Anca Jung wie sie leibt und lebt
Bad Waldsee – Am Donnerstag, 22. August, lud die Galerie im Seenema zur „Midissage“ der Ausstellung „Anca Jung – NICHTNUREINGESICHT“. Dabei gab die Künstlerin ausführlich Auskunft über ihr Schaffen.
Die Ausstellungsmacherin im Seenema: Marianne Jocham.
Eröffnet worden war die Ausstellung der Portraits von Anca Jung am 14. Juli. Die Seenema-Besucher hatten also schon sechs Wochen Zeit, sich mit den Werken der Künstlerin zu beschäftigen. Wozu also eine „Midissage“? Marianne Jocham, in der Kino-Genossenschaft für die Ausstellungen verantwortlich, nannte in ihrer Begrüßungsansprache zwei Punkte: Erstens konnten bei der Eröffnung viele Bad Saulgauer, Heimatstadt der Künstlerin, nicht kommen, weil dort grade Bächtle-Fest war, und zweitens, weil die Ausstellung doch relativ länge hängt, nämlich bis zum 14. September.
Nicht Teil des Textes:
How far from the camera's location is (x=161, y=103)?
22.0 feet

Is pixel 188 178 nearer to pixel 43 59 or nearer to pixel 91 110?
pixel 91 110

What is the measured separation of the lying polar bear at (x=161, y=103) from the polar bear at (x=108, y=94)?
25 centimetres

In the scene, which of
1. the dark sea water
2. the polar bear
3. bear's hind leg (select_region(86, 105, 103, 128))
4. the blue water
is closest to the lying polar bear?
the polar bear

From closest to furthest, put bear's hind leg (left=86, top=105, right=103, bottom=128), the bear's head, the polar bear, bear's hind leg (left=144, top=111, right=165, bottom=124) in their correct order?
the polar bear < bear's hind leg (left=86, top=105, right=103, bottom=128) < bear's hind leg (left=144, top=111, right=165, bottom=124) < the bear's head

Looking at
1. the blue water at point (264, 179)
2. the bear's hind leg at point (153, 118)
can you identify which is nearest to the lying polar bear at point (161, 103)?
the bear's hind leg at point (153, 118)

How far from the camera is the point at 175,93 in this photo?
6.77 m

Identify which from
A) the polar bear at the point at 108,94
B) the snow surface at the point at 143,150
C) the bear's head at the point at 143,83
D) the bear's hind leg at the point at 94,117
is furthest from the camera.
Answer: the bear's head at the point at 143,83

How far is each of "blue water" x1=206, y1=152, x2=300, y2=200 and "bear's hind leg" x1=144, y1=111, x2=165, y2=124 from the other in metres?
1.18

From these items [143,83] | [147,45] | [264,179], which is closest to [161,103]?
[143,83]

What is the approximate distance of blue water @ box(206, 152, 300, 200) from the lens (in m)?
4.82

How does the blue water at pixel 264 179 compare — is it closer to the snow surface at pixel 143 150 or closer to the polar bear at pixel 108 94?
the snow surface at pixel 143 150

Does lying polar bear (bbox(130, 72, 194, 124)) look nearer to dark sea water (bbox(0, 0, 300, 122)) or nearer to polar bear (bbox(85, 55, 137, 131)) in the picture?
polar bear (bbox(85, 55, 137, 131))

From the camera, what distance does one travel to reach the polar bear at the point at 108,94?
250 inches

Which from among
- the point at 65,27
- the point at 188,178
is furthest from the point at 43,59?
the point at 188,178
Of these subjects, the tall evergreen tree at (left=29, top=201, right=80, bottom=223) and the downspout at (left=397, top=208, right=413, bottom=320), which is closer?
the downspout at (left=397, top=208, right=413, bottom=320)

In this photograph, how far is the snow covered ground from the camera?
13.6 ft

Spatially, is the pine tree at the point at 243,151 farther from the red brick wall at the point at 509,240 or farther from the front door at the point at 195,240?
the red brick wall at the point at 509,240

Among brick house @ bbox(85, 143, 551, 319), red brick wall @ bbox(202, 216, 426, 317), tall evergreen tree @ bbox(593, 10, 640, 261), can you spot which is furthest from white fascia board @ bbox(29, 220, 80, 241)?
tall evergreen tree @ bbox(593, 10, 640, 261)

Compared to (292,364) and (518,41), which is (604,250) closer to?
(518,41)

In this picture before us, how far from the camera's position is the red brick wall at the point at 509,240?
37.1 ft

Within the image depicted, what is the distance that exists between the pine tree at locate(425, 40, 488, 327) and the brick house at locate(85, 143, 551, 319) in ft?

Am Donnerstagabend stand die Künstlerin Anca Jung mehr im Mittelpunkt als ihre Werke. Expressiv wie ihre Werke, sprühend vor Lebendigkeit, gestenreich, wie sich nur in südlichen Gefilden geborene und aufgewachsene Menschen ausdrücken können, stand sie auf der „Bühne“.
Marianne Jocham fungierte als Stichwortgeber und so konnte Anca Jung aus ihrem Leben erzählen. Wie sie in einer Künstlerfamilie aufwuchs, schon als junges Mädchen gerne zeichnete. Wie sie, vielleicht von den großen Künstlernamen in der Familie eingeschüchtert oder auf den Rat des Vaters hörend, einen vernünftigen Brotberuf zu ergreifen, Medizin studierte.
In Deutschland angekommen, noch mit mangelhaften Deutsch-Kenntnissen, musste die aus Rumänien Stammende als Ärztin viel aus dem Minenspiel, den Gesten der Patienten herauslesen, wo es denn fehlte. Diese genaue Beobachtung der Menschen kommt ihr heute, nachdem sie die Medizin an den Nagel hängte, bei ihren Portraits zugute.
Beispielhaft erzählt sie von der Entstehung des Bildes „Nadja“. Sie lernte Nadja während eines Studienaufenthaltes in San Sebastiano in Italien kennen. Anca Jung fährt jedes Jahr einmal dorthin, um zu malen, zu fotografieren und zu bildhauern. Es ist der Ausbruch in eine ganz andere Welt. Dort treffen sich viele Künstler und dort lernte sie auch Nadja kennen, ebenfalls eine Künstlerin. Eine Frau, die nicht im herkömmlichen Sinne schön ist. Aber so interessant von ihrer ganzen Persönlichkeit, dass Jung sie einfach malen musste. In vielen Gesprächen, Begegnungen, mit Skizzen und Vorstudien näherte sich Jung der Portraitierten an, bis das endgültige Bild entstand. Während Jung im Bild nicht nur das Äußerliche festhalten, sondern auch die „Seele“ der Portraitierten zum Ausdruck bringen möchte, habe der Kommentar der Portraitierten gelautet: „Aber so hässlich bin ich doch gar nicht.“
Das Portrait „Nadja“ war bei der Midissage mit einem roten Punkt gekennzeichnet. Heißt: Es ist verkauft.
“Nadja”.
Ein Jungsches Model war bei der Midissage anwesend: Markus Ewald, Ex-OB von Weingarten. Jung erzählte vom Anruf, der sympathischen Stimme, die sie am Telefon für ihren Gesprächspartner einnahm, so dass sie spontan zusagte, diese Auftragsarbeit zu übernehmen. Das Ewald-Portrait hängt mittlerweile in der OB-Galerie im Rathaus in Weingarten und mit Markus Ewald verbindet sie seitdem eine echte Freundschaft.
Das Gespräch mit der Künstlerin wurde von der 26-jährigen Violin-Solistin Laura Gola (Bild) aus Biberach musikalisch begleitet. Laura Gola spielt seit ihrem achten Lebensjahr Geige und brachte es zu einer bewundernswerten Virtuosität. Mit elektronischer Klavierbegleitung begeisterte die Solistin das Midissage-Publikum ein ums andere Mal.
Blick in den Galerie-Raum.
Mit Gesprächen bei einem Glas Sekt und selbstgemachten Häppchen von Marianne Jocham klang die Midissage gegen 19.30 Uhr aus, als die ersten Kinogänger zur Vorstellung ins Seenema kamen.